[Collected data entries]
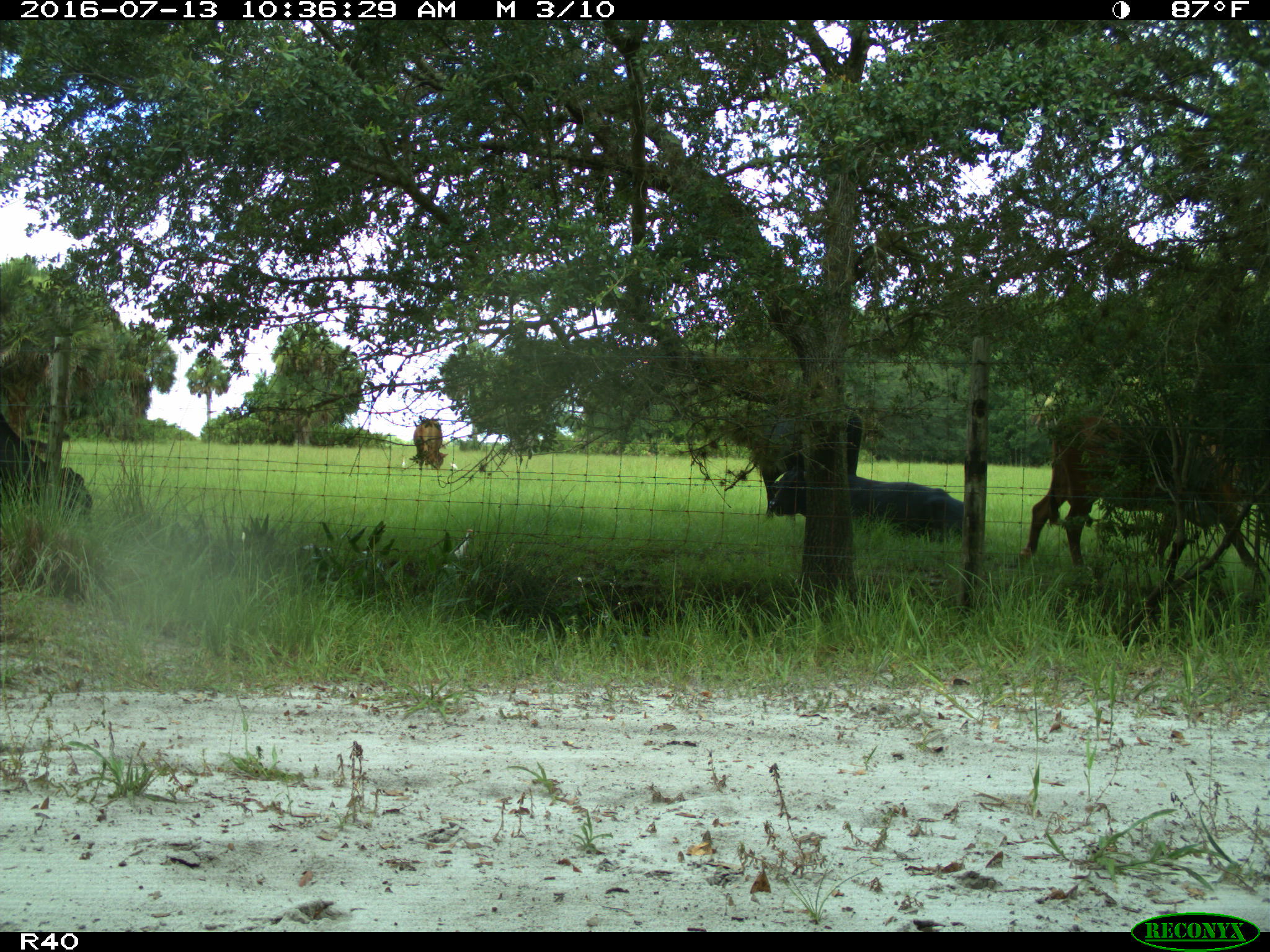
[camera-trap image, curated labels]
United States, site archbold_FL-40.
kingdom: Animalia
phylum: Chordata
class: Mammalia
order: Artiodactyla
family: Bovidae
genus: Bos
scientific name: Bos taurus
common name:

§ Your assignment: Aside from the pictures, copy all of the entries exactly.

§ Answer area:
[camera-trap image, curated labels]
United States, site archbold_FL-40.
kingdom: Animalia
phylum: Chordata
class: Mammalia
order: Artiodactyla
family: Bovidae
genus: Bos
scientific name: Bos taurus
common name:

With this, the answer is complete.